The Mann-Whitney U test is the non-parametric alternative to the independent t-test.

R.0.1 Template

“A Mann-Whitney \(U\) test was conducted to determine if there were differences in [Dependent Variable] between [Group 1] and [Group 2]. Median [Dependent Variable] scores were [statistically significantly/not statistically significantly] different between [Group 1] (\(Mdn\) = [Median]) and [Group 2] (\(Mdn\) = [Median]), \(U\) = [U-value], \(z\) = [z-value], \(p\) = [p-value], \(r\) = [effect size].”

R.0.2 Example

“A Mann-Whitney \(U\) test was conducted to determine if there were differences in perceived exertion ratings between novice and experienced lifters. Median perceived exertion scores were statistically significantly lower in experienced lifters (\(Mdn\) = 4) compared to novice lifters (\(Mdn\) = 7), \(U\) = 312.50, \(z\) = -3.24, \(p\) = .001, \(r\) = 0.43.”

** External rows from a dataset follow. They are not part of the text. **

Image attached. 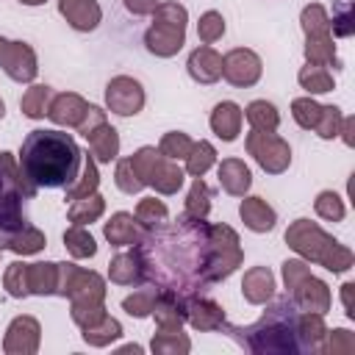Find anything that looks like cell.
Segmentation results:
<instances>
[{"label":"cell","instance_id":"cell-10","mask_svg":"<svg viewBox=\"0 0 355 355\" xmlns=\"http://www.w3.org/2000/svg\"><path fill=\"white\" fill-rule=\"evenodd\" d=\"M263 75V64L261 55L250 47H233L230 53L222 55V78L239 89L255 86Z\"/></svg>","mask_w":355,"mask_h":355},{"label":"cell","instance_id":"cell-40","mask_svg":"<svg viewBox=\"0 0 355 355\" xmlns=\"http://www.w3.org/2000/svg\"><path fill=\"white\" fill-rule=\"evenodd\" d=\"M191 144H194L191 136H186L183 130H169V133H164V139L158 141V153H161L164 158H169V161H180V158L189 155Z\"/></svg>","mask_w":355,"mask_h":355},{"label":"cell","instance_id":"cell-34","mask_svg":"<svg viewBox=\"0 0 355 355\" xmlns=\"http://www.w3.org/2000/svg\"><path fill=\"white\" fill-rule=\"evenodd\" d=\"M50 100H53V89L50 86H31L22 100H19V108L28 119H44L47 116V108H50Z\"/></svg>","mask_w":355,"mask_h":355},{"label":"cell","instance_id":"cell-51","mask_svg":"<svg viewBox=\"0 0 355 355\" xmlns=\"http://www.w3.org/2000/svg\"><path fill=\"white\" fill-rule=\"evenodd\" d=\"M352 122H355L352 116H344V119H341V128H338V133L344 136V144H347V147L355 144V139H352Z\"/></svg>","mask_w":355,"mask_h":355},{"label":"cell","instance_id":"cell-3","mask_svg":"<svg viewBox=\"0 0 355 355\" xmlns=\"http://www.w3.org/2000/svg\"><path fill=\"white\" fill-rule=\"evenodd\" d=\"M286 244L305 261L322 263L330 272H347L352 266V252L311 219H297L286 230Z\"/></svg>","mask_w":355,"mask_h":355},{"label":"cell","instance_id":"cell-37","mask_svg":"<svg viewBox=\"0 0 355 355\" xmlns=\"http://www.w3.org/2000/svg\"><path fill=\"white\" fill-rule=\"evenodd\" d=\"M211 211V189L205 186L202 178H194L191 189H189V197H186V216L191 219H205Z\"/></svg>","mask_w":355,"mask_h":355},{"label":"cell","instance_id":"cell-24","mask_svg":"<svg viewBox=\"0 0 355 355\" xmlns=\"http://www.w3.org/2000/svg\"><path fill=\"white\" fill-rule=\"evenodd\" d=\"M44 244H47L44 233H42V230H36V227H33V225H28V222H25L19 230L8 233V236L0 241V247H6V250H11V252H19V255L39 252Z\"/></svg>","mask_w":355,"mask_h":355},{"label":"cell","instance_id":"cell-20","mask_svg":"<svg viewBox=\"0 0 355 355\" xmlns=\"http://www.w3.org/2000/svg\"><path fill=\"white\" fill-rule=\"evenodd\" d=\"M216 172H219V186L233 197H244L252 186V172L241 158H225Z\"/></svg>","mask_w":355,"mask_h":355},{"label":"cell","instance_id":"cell-47","mask_svg":"<svg viewBox=\"0 0 355 355\" xmlns=\"http://www.w3.org/2000/svg\"><path fill=\"white\" fill-rule=\"evenodd\" d=\"M114 180H116V189L125 191V194H136V191L144 189V180H141V175L136 172V166H133L130 158H122V161L116 164V175H114Z\"/></svg>","mask_w":355,"mask_h":355},{"label":"cell","instance_id":"cell-26","mask_svg":"<svg viewBox=\"0 0 355 355\" xmlns=\"http://www.w3.org/2000/svg\"><path fill=\"white\" fill-rule=\"evenodd\" d=\"M103 211H105V200L94 191V194L72 200V205L67 208V219L72 225H92V222H97L103 216Z\"/></svg>","mask_w":355,"mask_h":355},{"label":"cell","instance_id":"cell-45","mask_svg":"<svg viewBox=\"0 0 355 355\" xmlns=\"http://www.w3.org/2000/svg\"><path fill=\"white\" fill-rule=\"evenodd\" d=\"M155 297H158V291H155V288H139V291H133L130 297H125V300H122V308H125L130 316L141 319V316H150V313H153Z\"/></svg>","mask_w":355,"mask_h":355},{"label":"cell","instance_id":"cell-12","mask_svg":"<svg viewBox=\"0 0 355 355\" xmlns=\"http://www.w3.org/2000/svg\"><path fill=\"white\" fill-rule=\"evenodd\" d=\"M0 67L17 83H31L39 72L36 53L25 42H11V39H3V36H0Z\"/></svg>","mask_w":355,"mask_h":355},{"label":"cell","instance_id":"cell-44","mask_svg":"<svg viewBox=\"0 0 355 355\" xmlns=\"http://www.w3.org/2000/svg\"><path fill=\"white\" fill-rule=\"evenodd\" d=\"M3 283H6V291L11 297H28L31 294V286H28V263H22V261L8 263Z\"/></svg>","mask_w":355,"mask_h":355},{"label":"cell","instance_id":"cell-41","mask_svg":"<svg viewBox=\"0 0 355 355\" xmlns=\"http://www.w3.org/2000/svg\"><path fill=\"white\" fill-rule=\"evenodd\" d=\"M313 211H316L322 219H327V222H341L344 214H347L344 200H341L336 191H319L316 200H313Z\"/></svg>","mask_w":355,"mask_h":355},{"label":"cell","instance_id":"cell-32","mask_svg":"<svg viewBox=\"0 0 355 355\" xmlns=\"http://www.w3.org/2000/svg\"><path fill=\"white\" fill-rule=\"evenodd\" d=\"M244 116H247L252 130H277V125H280L277 108L272 103H266V100H252L244 108Z\"/></svg>","mask_w":355,"mask_h":355},{"label":"cell","instance_id":"cell-15","mask_svg":"<svg viewBox=\"0 0 355 355\" xmlns=\"http://www.w3.org/2000/svg\"><path fill=\"white\" fill-rule=\"evenodd\" d=\"M58 11L69 22V28H75L80 33L94 31L103 19V8L97 0H58Z\"/></svg>","mask_w":355,"mask_h":355},{"label":"cell","instance_id":"cell-38","mask_svg":"<svg viewBox=\"0 0 355 355\" xmlns=\"http://www.w3.org/2000/svg\"><path fill=\"white\" fill-rule=\"evenodd\" d=\"M300 25H302L305 36H324V33H330V17H327L322 3L305 6L302 14H300Z\"/></svg>","mask_w":355,"mask_h":355},{"label":"cell","instance_id":"cell-17","mask_svg":"<svg viewBox=\"0 0 355 355\" xmlns=\"http://www.w3.org/2000/svg\"><path fill=\"white\" fill-rule=\"evenodd\" d=\"M103 233H105V239L111 241V247H128V244H139V241L144 239L147 230L136 222L133 214H128V211H116V214L105 222Z\"/></svg>","mask_w":355,"mask_h":355},{"label":"cell","instance_id":"cell-5","mask_svg":"<svg viewBox=\"0 0 355 355\" xmlns=\"http://www.w3.org/2000/svg\"><path fill=\"white\" fill-rule=\"evenodd\" d=\"M189 11L180 3H158L153 8V25L144 33V47L158 58H172L186 42Z\"/></svg>","mask_w":355,"mask_h":355},{"label":"cell","instance_id":"cell-4","mask_svg":"<svg viewBox=\"0 0 355 355\" xmlns=\"http://www.w3.org/2000/svg\"><path fill=\"white\" fill-rule=\"evenodd\" d=\"M33 186L25 180L11 153H0V241L25 225L22 197H33Z\"/></svg>","mask_w":355,"mask_h":355},{"label":"cell","instance_id":"cell-30","mask_svg":"<svg viewBox=\"0 0 355 355\" xmlns=\"http://www.w3.org/2000/svg\"><path fill=\"white\" fill-rule=\"evenodd\" d=\"M300 86L308 92V94H324V92H333L336 80H333V72L327 67H316V64H305L297 75Z\"/></svg>","mask_w":355,"mask_h":355},{"label":"cell","instance_id":"cell-27","mask_svg":"<svg viewBox=\"0 0 355 355\" xmlns=\"http://www.w3.org/2000/svg\"><path fill=\"white\" fill-rule=\"evenodd\" d=\"M305 61L316 64V67H338V55H336V44L333 36H305Z\"/></svg>","mask_w":355,"mask_h":355},{"label":"cell","instance_id":"cell-33","mask_svg":"<svg viewBox=\"0 0 355 355\" xmlns=\"http://www.w3.org/2000/svg\"><path fill=\"white\" fill-rule=\"evenodd\" d=\"M214 164H216V150H214V144L205 141V139L194 141L191 150H189V155H186V172H189L191 178H202Z\"/></svg>","mask_w":355,"mask_h":355},{"label":"cell","instance_id":"cell-42","mask_svg":"<svg viewBox=\"0 0 355 355\" xmlns=\"http://www.w3.org/2000/svg\"><path fill=\"white\" fill-rule=\"evenodd\" d=\"M197 36L202 44H214L225 36V17L219 11H205L200 14V22H197Z\"/></svg>","mask_w":355,"mask_h":355},{"label":"cell","instance_id":"cell-52","mask_svg":"<svg viewBox=\"0 0 355 355\" xmlns=\"http://www.w3.org/2000/svg\"><path fill=\"white\" fill-rule=\"evenodd\" d=\"M352 288H355L352 283H344V286H341V300H344V308H347V316H349V319L355 316V311H352Z\"/></svg>","mask_w":355,"mask_h":355},{"label":"cell","instance_id":"cell-1","mask_svg":"<svg viewBox=\"0 0 355 355\" xmlns=\"http://www.w3.org/2000/svg\"><path fill=\"white\" fill-rule=\"evenodd\" d=\"M83 153L72 133L36 128L19 147V169L33 189H67L78 178Z\"/></svg>","mask_w":355,"mask_h":355},{"label":"cell","instance_id":"cell-31","mask_svg":"<svg viewBox=\"0 0 355 355\" xmlns=\"http://www.w3.org/2000/svg\"><path fill=\"white\" fill-rule=\"evenodd\" d=\"M28 286L31 294H55L58 263H28Z\"/></svg>","mask_w":355,"mask_h":355},{"label":"cell","instance_id":"cell-35","mask_svg":"<svg viewBox=\"0 0 355 355\" xmlns=\"http://www.w3.org/2000/svg\"><path fill=\"white\" fill-rule=\"evenodd\" d=\"M355 33V0H333L330 36H352Z\"/></svg>","mask_w":355,"mask_h":355},{"label":"cell","instance_id":"cell-54","mask_svg":"<svg viewBox=\"0 0 355 355\" xmlns=\"http://www.w3.org/2000/svg\"><path fill=\"white\" fill-rule=\"evenodd\" d=\"M3 116H6V103L0 100V119H3Z\"/></svg>","mask_w":355,"mask_h":355},{"label":"cell","instance_id":"cell-13","mask_svg":"<svg viewBox=\"0 0 355 355\" xmlns=\"http://www.w3.org/2000/svg\"><path fill=\"white\" fill-rule=\"evenodd\" d=\"M39 338H42V327L33 316H17L8 330H6V338H3V349L8 355H31L39 349Z\"/></svg>","mask_w":355,"mask_h":355},{"label":"cell","instance_id":"cell-29","mask_svg":"<svg viewBox=\"0 0 355 355\" xmlns=\"http://www.w3.org/2000/svg\"><path fill=\"white\" fill-rule=\"evenodd\" d=\"M97 183H100V175H97V161L86 153L83 155V169L80 175L67 186V200H78V197H86V194H94L97 191Z\"/></svg>","mask_w":355,"mask_h":355},{"label":"cell","instance_id":"cell-43","mask_svg":"<svg viewBox=\"0 0 355 355\" xmlns=\"http://www.w3.org/2000/svg\"><path fill=\"white\" fill-rule=\"evenodd\" d=\"M319 114H322V105H319L316 100H311V97H297V100L291 103V116H294V122H297L300 128H305V130H313V128H316Z\"/></svg>","mask_w":355,"mask_h":355},{"label":"cell","instance_id":"cell-21","mask_svg":"<svg viewBox=\"0 0 355 355\" xmlns=\"http://www.w3.org/2000/svg\"><path fill=\"white\" fill-rule=\"evenodd\" d=\"M239 214H241V222H244L252 233H266V230H272L275 222H277L275 208H272L263 197H244L241 205H239Z\"/></svg>","mask_w":355,"mask_h":355},{"label":"cell","instance_id":"cell-25","mask_svg":"<svg viewBox=\"0 0 355 355\" xmlns=\"http://www.w3.org/2000/svg\"><path fill=\"white\" fill-rule=\"evenodd\" d=\"M108 277H111V283H116V286H133V283L144 280L139 252H136V250H133V252H119V255L111 261Z\"/></svg>","mask_w":355,"mask_h":355},{"label":"cell","instance_id":"cell-9","mask_svg":"<svg viewBox=\"0 0 355 355\" xmlns=\"http://www.w3.org/2000/svg\"><path fill=\"white\" fill-rule=\"evenodd\" d=\"M244 144H247V153L255 158V164L269 175H283L291 164V147L275 130H252L250 128Z\"/></svg>","mask_w":355,"mask_h":355},{"label":"cell","instance_id":"cell-14","mask_svg":"<svg viewBox=\"0 0 355 355\" xmlns=\"http://www.w3.org/2000/svg\"><path fill=\"white\" fill-rule=\"evenodd\" d=\"M89 114V103L75 94V92H64V94H53L50 100V108H47V116L55 122V125H64V128H78Z\"/></svg>","mask_w":355,"mask_h":355},{"label":"cell","instance_id":"cell-22","mask_svg":"<svg viewBox=\"0 0 355 355\" xmlns=\"http://www.w3.org/2000/svg\"><path fill=\"white\" fill-rule=\"evenodd\" d=\"M186 322L197 330H219L225 322V311L214 300L191 297V300H186Z\"/></svg>","mask_w":355,"mask_h":355},{"label":"cell","instance_id":"cell-46","mask_svg":"<svg viewBox=\"0 0 355 355\" xmlns=\"http://www.w3.org/2000/svg\"><path fill=\"white\" fill-rule=\"evenodd\" d=\"M153 352H189L191 344L180 330H158L150 344Z\"/></svg>","mask_w":355,"mask_h":355},{"label":"cell","instance_id":"cell-18","mask_svg":"<svg viewBox=\"0 0 355 355\" xmlns=\"http://www.w3.org/2000/svg\"><path fill=\"white\" fill-rule=\"evenodd\" d=\"M241 122H244V111L233 100H222L211 111V130L222 141H236L241 133Z\"/></svg>","mask_w":355,"mask_h":355},{"label":"cell","instance_id":"cell-16","mask_svg":"<svg viewBox=\"0 0 355 355\" xmlns=\"http://www.w3.org/2000/svg\"><path fill=\"white\" fill-rule=\"evenodd\" d=\"M189 78L197 83H216L222 78V55L211 47V44H200L197 50H191L189 61H186Z\"/></svg>","mask_w":355,"mask_h":355},{"label":"cell","instance_id":"cell-19","mask_svg":"<svg viewBox=\"0 0 355 355\" xmlns=\"http://www.w3.org/2000/svg\"><path fill=\"white\" fill-rule=\"evenodd\" d=\"M241 294L250 305H263L275 297V275L266 266H252L244 272L241 280Z\"/></svg>","mask_w":355,"mask_h":355},{"label":"cell","instance_id":"cell-2","mask_svg":"<svg viewBox=\"0 0 355 355\" xmlns=\"http://www.w3.org/2000/svg\"><path fill=\"white\" fill-rule=\"evenodd\" d=\"M297 305L291 300H280L261 316V322H255L247 330H236L247 333L241 338H247V347L252 352H297Z\"/></svg>","mask_w":355,"mask_h":355},{"label":"cell","instance_id":"cell-39","mask_svg":"<svg viewBox=\"0 0 355 355\" xmlns=\"http://www.w3.org/2000/svg\"><path fill=\"white\" fill-rule=\"evenodd\" d=\"M136 222L144 227V230H153L155 225H161V222H166V216H169V211H166V205L161 202V200H155V197H144L139 205H136Z\"/></svg>","mask_w":355,"mask_h":355},{"label":"cell","instance_id":"cell-48","mask_svg":"<svg viewBox=\"0 0 355 355\" xmlns=\"http://www.w3.org/2000/svg\"><path fill=\"white\" fill-rule=\"evenodd\" d=\"M341 108L338 105H322V114H319V122L313 128V133L319 139H336L338 136V128H341Z\"/></svg>","mask_w":355,"mask_h":355},{"label":"cell","instance_id":"cell-11","mask_svg":"<svg viewBox=\"0 0 355 355\" xmlns=\"http://www.w3.org/2000/svg\"><path fill=\"white\" fill-rule=\"evenodd\" d=\"M105 105L116 116H136L144 108V89L130 75H116L105 86Z\"/></svg>","mask_w":355,"mask_h":355},{"label":"cell","instance_id":"cell-50","mask_svg":"<svg viewBox=\"0 0 355 355\" xmlns=\"http://www.w3.org/2000/svg\"><path fill=\"white\" fill-rule=\"evenodd\" d=\"M158 6V0H125V8L133 14V17H144V14H153V8Z\"/></svg>","mask_w":355,"mask_h":355},{"label":"cell","instance_id":"cell-7","mask_svg":"<svg viewBox=\"0 0 355 355\" xmlns=\"http://www.w3.org/2000/svg\"><path fill=\"white\" fill-rule=\"evenodd\" d=\"M239 263H241V247H239L236 230L227 227V225L208 227V247H205V261H202V280H208V283L225 280Z\"/></svg>","mask_w":355,"mask_h":355},{"label":"cell","instance_id":"cell-6","mask_svg":"<svg viewBox=\"0 0 355 355\" xmlns=\"http://www.w3.org/2000/svg\"><path fill=\"white\" fill-rule=\"evenodd\" d=\"M283 280L286 288L291 294V302L300 311H311V313H322L330 308V291L327 286L311 275L305 261H286L283 263Z\"/></svg>","mask_w":355,"mask_h":355},{"label":"cell","instance_id":"cell-8","mask_svg":"<svg viewBox=\"0 0 355 355\" xmlns=\"http://www.w3.org/2000/svg\"><path fill=\"white\" fill-rule=\"evenodd\" d=\"M136 172L141 175L144 186H153L158 194H175L183 186L186 172L178 166V161L164 158L155 147H141L136 150V155H130Z\"/></svg>","mask_w":355,"mask_h":355},{"label":"cell","instance_id":"cell-28","mask_svg":"<svg viewBox=\"0 0 355 355\" xmlns=\"http://www.w3.org/2000/svg\"><path fill=\"white\" fill-rule=\"evenodd\" d=\"M80 330H83V341L92 344V347H105V344H111L122 336V324L116 319H111L108 313H103L100 319H94L92 324H86Z\"/></svg>","mask_w":355,"mask_h":355},{"label":"cell","instance_id":"cell-23","mask_svg":"<svg viewBox=\"0 0 355 355\" xmlns=\"http://www.w3.org/2000/svg\"><path fill=\"white\" fill-rule=\"evenodd\" d=\"M86 141H89V155L92 158H97V161H114L116 155H119V136H116V130L108 125V122H103V125H97L89 136H86Z\"/></svg>","mask_w":355,"mask_h":355},{"label":"cell","instance_id":"cell-53","mask_svg":"<svg viewBox=\"0 0 355 355\" xmlns=\"http://www.w3.org/2000/svg\"><path fill=\"white\" fill-rule=\"evenodd\" d=\"M19 3H25V6H42L44 0H19Z\"/></svg>","mask_w":355,"mask_h":355},{"label":"cell","instance_id":"cell-49","mask_svg":"<svg viewBox=\"0 0 355 355\" xmlns=\"http://www.w3.org/2000/svg\"><path fill=\"white\" fill-rule=\"evenodd\" d=\"M327 352H352L355 349V338L349 330H327Z\"/></svg>","mask_w":355,"mask_h":355},{"label":"cell","instance_id":"cell-36","mask_svg":"<svg viewBox=\"0 0 355 355\" xmlns=\"http://www.w3.org/2000/svg\"><path fill=\"white\" fill-rule=\"evenodd\" d=\"M64 244H67V250H69L72 258H94V252H97V244H94L92 233H89L83 225H72V227H67V233H64Z\"/></svg>","mask_w":355,"mask_h":355}]
</instances>
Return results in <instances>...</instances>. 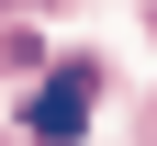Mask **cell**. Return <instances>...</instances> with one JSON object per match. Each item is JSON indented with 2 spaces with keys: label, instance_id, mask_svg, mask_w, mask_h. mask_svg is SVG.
<instances>
[{
  "label": "cell",
  "instance_id": "obj_1",
  "mask_svg": "<svg viewBox=\"0 0 157 146\" xmlns=\"http://www.w3.org/2000/svg\"><path fill=\"white\" fill-rule=\"evenodd\" d=\"M90 79H101V68H56L45 90H34V112H23V124H34V146H67L78 124H90Z\"/></svg>",
  "mask_w": 157,
  "mask_h": 146
}]
</instances>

S Wilcoxon Signed-Rank Test

The Wilcoxon signed-rank test is the non-parametric alternative to the dependent samples t-test.

S.0.1 Template

“A Wilcoxon signed-rank test was conducted to determine whether there was a statistically significant difference in [Dependent Variable] when comparing [Condition 1] and [Condition 2]. There was a statistically significant [increase/decrease/difference] from [Condition 1] (\(Mdn\) = [Median]) to [Condition 2] (\(Mdn\) = [Median]), \(z\) = [z-value], \(p\) = [p-value], \(r\) = [effect size].”

S.0.2 Example

“A Wilcoxon signed-rank test was conducted to determine whether there was a statistically significant difference in subjective pain scores before and after a foam rolling intervention. There was a statistically significant decrease in pain scores from pre-intervention (\(Mdn\) = 6.0) to post-intervention (\(Mdn\) = 3.5), \(z\) = -4.12, \(p\) < .001, \(r\) = 0.58.”

T Kruskal-Wallis H Test

The Kruskal-Wallis H test is the non-parametric alternative to the one-way ANOVA.

T.0.1 Template

“A Kruskal-Wallis \(H\) test was conducted to determine if there were differences in [Dependent Variable] scores between [Independent Variable] groups. Median [Dependent Variable] scores were statistically significantly different between the different [Independent Variable] groups, \(H\)([df]) = [Chi-square value], \(p\) = [p-value], \(\eta^2\) = [eta-squared value].”

T.0.2 Example

“A Kruskal-Wallis \(H\) test was conducted to determine if there were differences in agility test scores among soccer players of three different field positions. Median agility scores were statistically significantly different between the different positions, \(H\)(2) = 11.34, \(p\) = .003, \(\eta^2\) = 0.23.”